Task statement: Could you set down exactly the lines of the data below, starting at the one that holds "century. Hippodamus was" and ending at the one that holds "mentioned in Aristotle", both included, and only those?

Data shown:
----

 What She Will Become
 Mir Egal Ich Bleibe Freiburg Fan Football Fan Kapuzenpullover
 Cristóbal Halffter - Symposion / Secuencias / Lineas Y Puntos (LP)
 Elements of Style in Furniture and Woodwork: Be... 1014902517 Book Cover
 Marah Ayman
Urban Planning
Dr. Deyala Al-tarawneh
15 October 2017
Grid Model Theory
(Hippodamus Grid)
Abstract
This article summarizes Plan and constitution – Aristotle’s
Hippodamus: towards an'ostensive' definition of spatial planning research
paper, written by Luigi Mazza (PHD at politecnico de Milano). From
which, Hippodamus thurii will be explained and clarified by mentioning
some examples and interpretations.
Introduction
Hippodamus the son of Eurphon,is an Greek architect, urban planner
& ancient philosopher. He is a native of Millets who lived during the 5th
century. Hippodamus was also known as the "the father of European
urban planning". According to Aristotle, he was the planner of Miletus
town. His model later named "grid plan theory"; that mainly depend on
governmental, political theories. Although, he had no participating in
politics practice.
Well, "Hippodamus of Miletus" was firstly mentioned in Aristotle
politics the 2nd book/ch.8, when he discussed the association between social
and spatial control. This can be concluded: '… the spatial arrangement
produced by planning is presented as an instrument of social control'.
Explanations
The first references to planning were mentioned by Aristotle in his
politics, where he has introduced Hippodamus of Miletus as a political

----

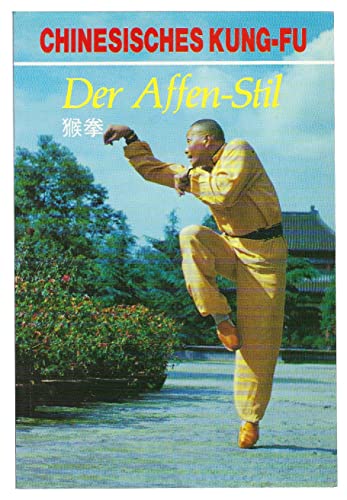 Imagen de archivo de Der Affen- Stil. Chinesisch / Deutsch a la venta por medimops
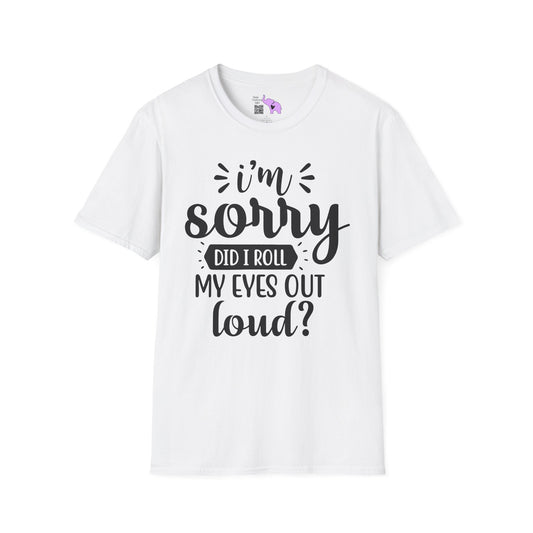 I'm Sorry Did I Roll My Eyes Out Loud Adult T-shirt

----

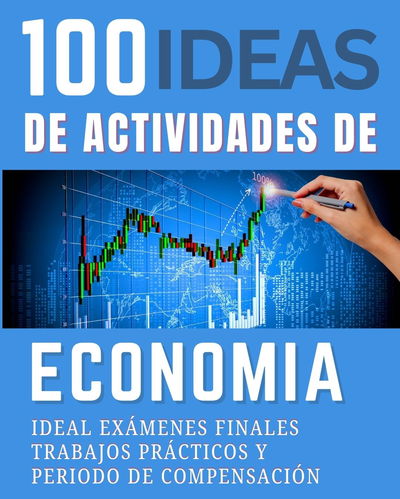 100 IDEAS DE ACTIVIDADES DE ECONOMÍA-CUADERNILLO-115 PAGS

----

Expected answer:
century. Hippodamus was also known as the "the father of European
urban planning". According to Aristotle, he was the planner of Miletus
town. His model later named "grid plan theory"; that mainly depend on
governmental, political theories. Although, he had no participating in
politics practice.
Well, "Hippodamus of Miletus" was firstly mentioned in Aristotle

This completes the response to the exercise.